It’s a cool silver-grey in colour, weighs two and a half ounces and fits flexibly into your pocket. It opens easily to reveal words imaginatively chosen and arranged in sequences so absorbing and surprising that they can make you miss your bus stop. It costs £3.

Penguin’s Mini Moderns — there are 50 of them, to celebrate the 50th anniversary of Penguin Modern Classics — include a story in which a boy uses something very like Skype to call his mother and tell her he would like her to come and see him. She protests: ‘But I can see you!’ But it’s not the same through ‘the Machine’, he complains. ‘I see something like you in this plate, but I do not see you. I hear something like you through this telephone, but I do not hear you. That is why I want you to come.’

The satire might seem a little laboured, except that it was written more than a century ago. ‘The Machine Stops’ is by E. M. Forster and is one of many finds offered by this imaginative series, which — like its predecessor Penguin Pocket Classics — is partly a programme of trailers for good international 20th-century writing (not to speak of books published by Penguin) but also much more. Each Mini Modern is complete in itself — entire stories and novellas, no extracts — and, taken together, they give a refreshing new account of fictional modernity.

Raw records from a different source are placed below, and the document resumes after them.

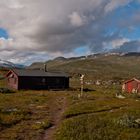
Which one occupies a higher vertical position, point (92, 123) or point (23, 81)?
point (23, 81)

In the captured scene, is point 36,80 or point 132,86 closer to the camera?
point 36,80

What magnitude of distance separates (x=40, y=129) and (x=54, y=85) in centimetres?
6197

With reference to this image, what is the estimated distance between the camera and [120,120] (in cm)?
3391

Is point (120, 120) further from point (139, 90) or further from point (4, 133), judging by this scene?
point (139, 90)

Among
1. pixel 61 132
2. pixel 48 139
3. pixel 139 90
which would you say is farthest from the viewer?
pixel 139 90

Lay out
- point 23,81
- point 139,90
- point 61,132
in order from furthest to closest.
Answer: point 139,90 → point 23,81 → point 61,132

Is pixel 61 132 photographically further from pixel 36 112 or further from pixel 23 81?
pixel 23 81

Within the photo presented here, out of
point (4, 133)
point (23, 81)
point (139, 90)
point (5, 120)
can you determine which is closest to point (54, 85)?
point (23, 81)

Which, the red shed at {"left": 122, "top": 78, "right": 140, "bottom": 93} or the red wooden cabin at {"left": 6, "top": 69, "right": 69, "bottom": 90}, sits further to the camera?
the red shed at {"left": 122, "top": 78, "right": 140, "bottom": 93}

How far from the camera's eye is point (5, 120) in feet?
114

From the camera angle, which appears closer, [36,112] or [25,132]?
[25,132]

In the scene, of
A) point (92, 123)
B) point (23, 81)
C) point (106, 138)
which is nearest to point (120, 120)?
point (92, 123)

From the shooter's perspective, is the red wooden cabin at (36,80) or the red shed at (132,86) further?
the red shed at (132,86)

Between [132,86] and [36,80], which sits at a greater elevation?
[36,80]
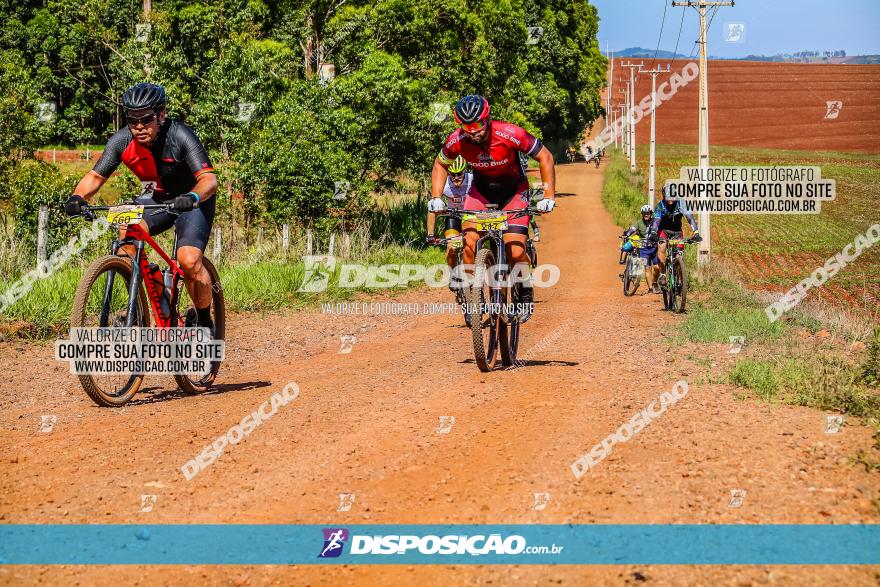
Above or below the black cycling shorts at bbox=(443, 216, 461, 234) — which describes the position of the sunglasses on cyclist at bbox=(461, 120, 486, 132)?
above

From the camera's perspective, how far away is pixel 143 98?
682 cm

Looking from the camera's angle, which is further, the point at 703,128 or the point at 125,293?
the point at 703,128

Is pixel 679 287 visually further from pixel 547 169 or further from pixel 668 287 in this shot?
pixel 547 169

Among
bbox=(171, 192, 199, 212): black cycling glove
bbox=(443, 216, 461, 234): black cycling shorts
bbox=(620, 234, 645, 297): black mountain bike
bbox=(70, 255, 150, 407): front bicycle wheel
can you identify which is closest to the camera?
bbox=(70, 255, 150, 407): front bicycle wheel

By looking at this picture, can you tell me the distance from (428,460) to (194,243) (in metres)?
3.06

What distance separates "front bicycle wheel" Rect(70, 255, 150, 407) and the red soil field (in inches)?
3663

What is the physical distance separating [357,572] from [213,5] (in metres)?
26.8

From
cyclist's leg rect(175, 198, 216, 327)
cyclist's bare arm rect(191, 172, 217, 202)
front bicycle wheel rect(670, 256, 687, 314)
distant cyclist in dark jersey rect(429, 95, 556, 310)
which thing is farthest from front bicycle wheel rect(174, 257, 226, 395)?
front bicycle wheel rect(670, 256, 687, 314)

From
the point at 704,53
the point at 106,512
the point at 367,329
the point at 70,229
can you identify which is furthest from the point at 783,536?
the point at 704,53

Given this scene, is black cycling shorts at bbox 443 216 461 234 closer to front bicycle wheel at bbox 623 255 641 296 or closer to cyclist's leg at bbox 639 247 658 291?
cyclist's leg at bbox 639 247 658 291

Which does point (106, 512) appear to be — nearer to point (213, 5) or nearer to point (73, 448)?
point (73, 448)

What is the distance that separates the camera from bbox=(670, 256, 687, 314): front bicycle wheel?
51.8 feet

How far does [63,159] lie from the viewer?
2213 inches

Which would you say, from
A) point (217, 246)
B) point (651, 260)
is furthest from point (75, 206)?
point (651, 260)
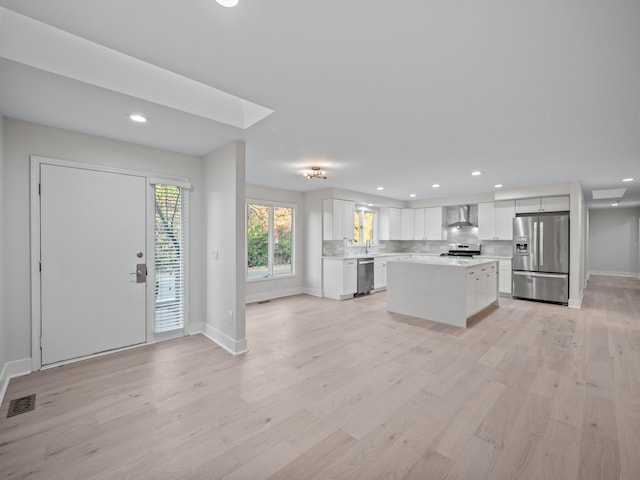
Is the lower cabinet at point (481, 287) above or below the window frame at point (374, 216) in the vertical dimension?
below

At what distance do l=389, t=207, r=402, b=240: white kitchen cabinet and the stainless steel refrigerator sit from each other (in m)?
2.82

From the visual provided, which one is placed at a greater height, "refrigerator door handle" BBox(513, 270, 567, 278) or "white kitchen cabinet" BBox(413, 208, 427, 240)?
"white kitchen cabinet" BBox(413, 208, 427, 240)

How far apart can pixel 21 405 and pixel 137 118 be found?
2.60 m

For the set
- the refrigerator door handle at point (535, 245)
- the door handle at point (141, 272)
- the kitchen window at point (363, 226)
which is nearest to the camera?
the door handle at point (141, 272)

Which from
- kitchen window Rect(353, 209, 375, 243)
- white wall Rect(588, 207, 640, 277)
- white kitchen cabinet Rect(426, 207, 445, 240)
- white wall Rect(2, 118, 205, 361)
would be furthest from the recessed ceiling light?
white wall Rect(588, 207, 640, 277)

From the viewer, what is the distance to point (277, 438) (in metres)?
1.89

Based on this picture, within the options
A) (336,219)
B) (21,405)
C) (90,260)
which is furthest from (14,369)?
(336,219)

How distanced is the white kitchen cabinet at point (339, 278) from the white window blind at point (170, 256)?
3270mm

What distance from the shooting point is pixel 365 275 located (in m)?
6.65

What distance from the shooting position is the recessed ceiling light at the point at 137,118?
2.61 meters

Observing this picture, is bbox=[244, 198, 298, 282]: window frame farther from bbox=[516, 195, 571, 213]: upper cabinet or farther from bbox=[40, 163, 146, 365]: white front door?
bbox=[516, 195, 571, 213]: upper cabinet

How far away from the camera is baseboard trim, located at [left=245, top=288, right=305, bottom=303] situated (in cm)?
594

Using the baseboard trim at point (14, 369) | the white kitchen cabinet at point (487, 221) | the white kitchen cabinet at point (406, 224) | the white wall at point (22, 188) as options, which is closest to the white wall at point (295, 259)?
the white wall at point (22, 188)

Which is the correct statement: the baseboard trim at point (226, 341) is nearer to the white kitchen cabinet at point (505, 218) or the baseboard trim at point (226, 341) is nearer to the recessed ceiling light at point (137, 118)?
the recessed ceiling light at point (137, 118)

Most of the big names are here, of course: Kafka with his hideous 1914 fantasy of mechanised torture and execution, ‘In the Penal Colony’; Conrad, Kipling, Joyce, Virginia Woolf, Lawrence, Katherine Mansfield, Borges. But among texts by these familiar 19th-century-born stylistic adventurers are some which are little known and which Penguin has only recently acquired. Robert Musil is represented by nine astonishing short pieces first published in translation by a provincial American small press in the 1980s; Stefan Zweig by a gripping Nazi-era novella about two chess players, one of whom has learned the game as a way of dealing with being interrogated.